Dataset excerpts Block Start

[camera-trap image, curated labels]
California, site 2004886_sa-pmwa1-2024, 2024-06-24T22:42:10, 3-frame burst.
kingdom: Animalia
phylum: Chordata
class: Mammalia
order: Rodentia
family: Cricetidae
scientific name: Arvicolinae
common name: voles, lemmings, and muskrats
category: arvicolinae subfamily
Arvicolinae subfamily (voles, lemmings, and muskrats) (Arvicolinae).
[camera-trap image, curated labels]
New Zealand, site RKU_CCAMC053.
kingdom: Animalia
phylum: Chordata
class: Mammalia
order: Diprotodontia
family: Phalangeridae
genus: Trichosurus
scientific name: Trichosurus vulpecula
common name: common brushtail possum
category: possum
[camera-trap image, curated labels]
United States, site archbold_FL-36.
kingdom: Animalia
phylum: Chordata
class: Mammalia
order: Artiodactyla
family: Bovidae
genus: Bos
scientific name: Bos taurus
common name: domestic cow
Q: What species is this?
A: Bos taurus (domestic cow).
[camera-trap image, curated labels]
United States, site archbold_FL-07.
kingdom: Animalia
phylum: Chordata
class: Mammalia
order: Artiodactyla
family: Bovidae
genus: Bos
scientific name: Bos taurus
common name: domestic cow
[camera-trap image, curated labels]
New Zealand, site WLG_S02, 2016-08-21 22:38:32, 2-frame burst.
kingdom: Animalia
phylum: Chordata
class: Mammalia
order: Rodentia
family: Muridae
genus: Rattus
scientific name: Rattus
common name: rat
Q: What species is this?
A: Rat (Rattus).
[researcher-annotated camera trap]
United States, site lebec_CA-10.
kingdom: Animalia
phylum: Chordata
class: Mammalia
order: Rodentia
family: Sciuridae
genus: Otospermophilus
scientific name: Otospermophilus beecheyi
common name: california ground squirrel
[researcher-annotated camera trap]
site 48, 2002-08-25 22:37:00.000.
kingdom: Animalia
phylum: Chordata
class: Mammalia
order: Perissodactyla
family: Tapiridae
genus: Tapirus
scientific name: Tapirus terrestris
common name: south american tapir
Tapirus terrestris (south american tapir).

Dataset excerpts Block End

[Your instructions] All lines above that contain "genus" are required in the answer.

[Answer to this exercise]
genus: Trichosurus
genus: Bos
genus: Bos
genus: Rattus
genus: Otospermophilus
genus: Tapirus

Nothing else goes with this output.